Tabula Rasa

2016 - 2018

“Tabula rasa” (Latin: "blank slate") in epistemology and psychology refers to the supposed condition that empiricists attribute to the human mind before ideas have been imprinted on it by the reaction of the senses to the external world of objects. However, continental rationalism, mainly represented by French philosopher René Descartes, insisted on the primacy of so-called innate ideas placed in the human mind at birth by God.

These include mathematical principles, simple ideas, and the idea of God. Proponents of tabula rasa generally disagree with the doctrine of Innatism which holds that the mind is born already in possession of certain knowledge.
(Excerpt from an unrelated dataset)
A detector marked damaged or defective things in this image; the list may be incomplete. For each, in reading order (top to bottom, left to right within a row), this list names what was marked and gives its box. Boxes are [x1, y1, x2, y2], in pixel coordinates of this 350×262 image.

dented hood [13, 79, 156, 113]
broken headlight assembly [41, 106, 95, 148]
In ‘An Essay Concerning Human Understanding’ (1689), the English empiricist John Locke argued for the mind’s initial resemblance to “white paper, void of all characters,” with “all the materials of reason and knowledge” derived from experience. Locke, thus, objected that there was no evidence of such pre-existing ideas in our mind.

In this series these opposing principles are subject to both cogitation and negation. Using Chinese calligraphy Xuan paper beneath linear Plexiglas; both materials become subliminal references to the mind (that at birth the mind is a "blank slate" without rules for processing data, and that data is added and rules for processing are formed solely by one's sensory experiences).
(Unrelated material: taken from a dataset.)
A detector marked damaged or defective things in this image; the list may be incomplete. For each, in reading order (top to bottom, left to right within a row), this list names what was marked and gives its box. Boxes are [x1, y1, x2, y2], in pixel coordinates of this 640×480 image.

The paper, like the mind, awaits the calligrapher’s hand to engrave cognisance onto its blank surface. The Plexiglas becomes the ‘lens’ that focuses the process of gradual or unconscious assimilation of ideas – yet to be imprinted. Sheets of aluminium foil and dichroic film dominate equally in this series. Whilst the calligraphy paper becomes the metaphor for a mind that absorbs, the reflective nature of the foil and the colour variations of the dichroic film symbolise an alternative conduit for cognition.